◆ **Given text**
= = = =

Opening Day Prayer: Benefiting all of the people of Maryland

Speaker Adrienne Jones again asked me to offer the opening prayer on the opening day of the legislative session.

This is what I said.

Whether this is your first Opening Day or your 42nd, it is a special occasion.

To enter this State House, we walk past the statues of Thurgood Marshall; of two school children from Topeka, Kansas; and of Donald Gaines Murray.

Both Murray and Marshall graduated from Baltimore’s Frederick Douglass Senior High School.  Murray returned home from a small college in Massachusetts to seek admission to his state’s law school.

Marshall’s successful lawsuit on Murray’s behalf was the first step on the legal path of overturning the separate but equal doctrine.  The decision in Brown v. Board of Education was unanimous.

Last month, I had the privilege of speaking at the opening ceremony for the new Cross Country Elementary Middle School.  I was in the kindergarten class when the school first opened in 1955.  It was five blocks from the home where I grew up.

Monday night, I heard a colleague speak of the 11/2 mile walk she took home from school – hungry and without lunch.

Sunday afternoon, I swam at a pool that my father could not.

At dinner that evening in Little Italy, the restaurant owner told me of the sign outside the swim club when she was young.

It read: “Privileges of the Swimming Pool Are Extended Only to Approved Gentiles.”

We come here today from different ethnic and religious backgrounds, with different life experiences.

Whether it is your first session or your 42nd session, may we return home in April after benefiting all of the people of Maryland.

= = = =

◆ **Supplied information**
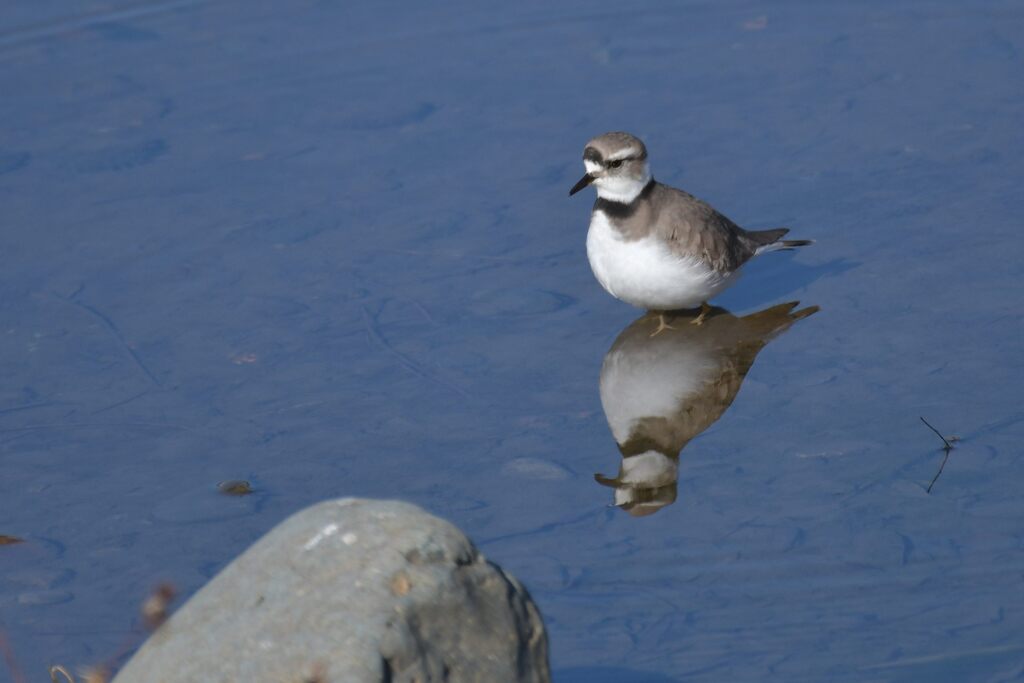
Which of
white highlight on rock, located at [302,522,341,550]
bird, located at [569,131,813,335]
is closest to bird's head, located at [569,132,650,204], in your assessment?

= = = =

◆ **Objective**
Copy the opening-day prayer from "Speaker Adrienne Jones" up to and including "a special occasion.", and put "memorable occasion" in place of "special occasion".

◆ **Exercise result**
Speaker Adrienne Jones again asked me to offer the opening prayer on the opening day of the legislative session.

This is what I said.

Whether this is your first Opening Day or your 42nd, it is a memorable occasion.